The first unit at the Kola Nuclear Power plant near Murmansk has received the nod from Russian regulators to operate until 2033, making it one of the longest running reactors in the world and raising the worries of environmentalists.

Currently, the longest serving reactor ever is located in the United States, at the Oyster Creek Nuclear Power Plant in New Jersey, which started operations in 1969, which like it’s cousin on the Kola Peninsula, is operating on an engineered lifespan extension until 2018.

The first unit at the Kola Plant is slightly younger, having started operations in 1973. But unlike the Oyster Creek reactor, Kola No 1 is hobbling along on not one, but two lifespan extensions – which Nils Bøhmer, Bellona’s general manager says is cause for concern

Given the unit’s age, he says, “It will never be possible for this reactor to meet today’s requirements and safety standards.”

In the shadow of the Fukushima disaster in 2011, which resulted in a triple reactor meltdown, worldwide nuclear building standards have tightened across the board in ways that have left the Kola Nuclear Power Plant’s first reactor behind.

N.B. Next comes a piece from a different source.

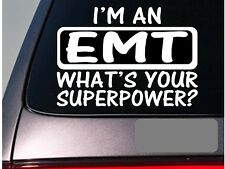 I'm an emt sticker decal *E155* ambulance hospital driver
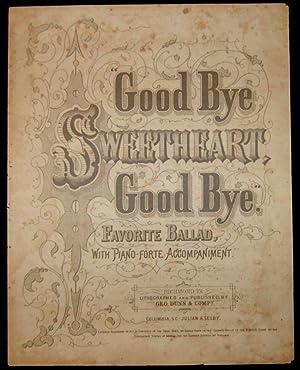 GOOD BYE SWEETHEART, GOOD BYE [CONFEDERATE SHEET MUSIC]: John Liptrot Hatton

More and more, granting lifespan extensions on older reactors has become general practice in countries running nuclear power plants.

In Russia, however, the practice is often a way of postponing decommissioning efforts that Moscow can’t afford. At the Kola plant in particular, which is only 100 kilometers from the Finnish border, the reactor prolongation is making Europe nervous.

That’s because an International Atomic Energy Agency report published after the fall of the Soviet Union identifies dozens of safety concerns not just at the Kola plant, but numerous other Soviet designed reactors operating throughout the former eastern block.

Norway, in its time, has provided money and technical assistant to the plant, but that assistance has had to tread a fine line between staving off disaster, while also assuring that such aid would not assist in prolonging the reactor’s life-expectancy beyond its original shutdown dates in the early 2000s.

But that time has come and gone, and all the while, Russian officials have campaigned to grant all four of the Kola Nuclear Power Plant’s VVER-400 reactors lifespan extensions.

In 2016, Vasily Omelchuk told a technical conference that he would like to see all of the plants reactors receive government permits to run for 60 years.

His wish has now been granted with the number one reactor, as Rosenrgoatom, Russia’s nuclear utility, has confirmed. It remains to be seen if the other three reactors get such a new lease on life.

If they do, it would mean that reactor No 2 would run until 2034 instead of 2019; reactor No 3 would run until 2041 instead of 2036, and reactor No 4.

These reactors began operation in 1974, 1981 and 1984, respectively.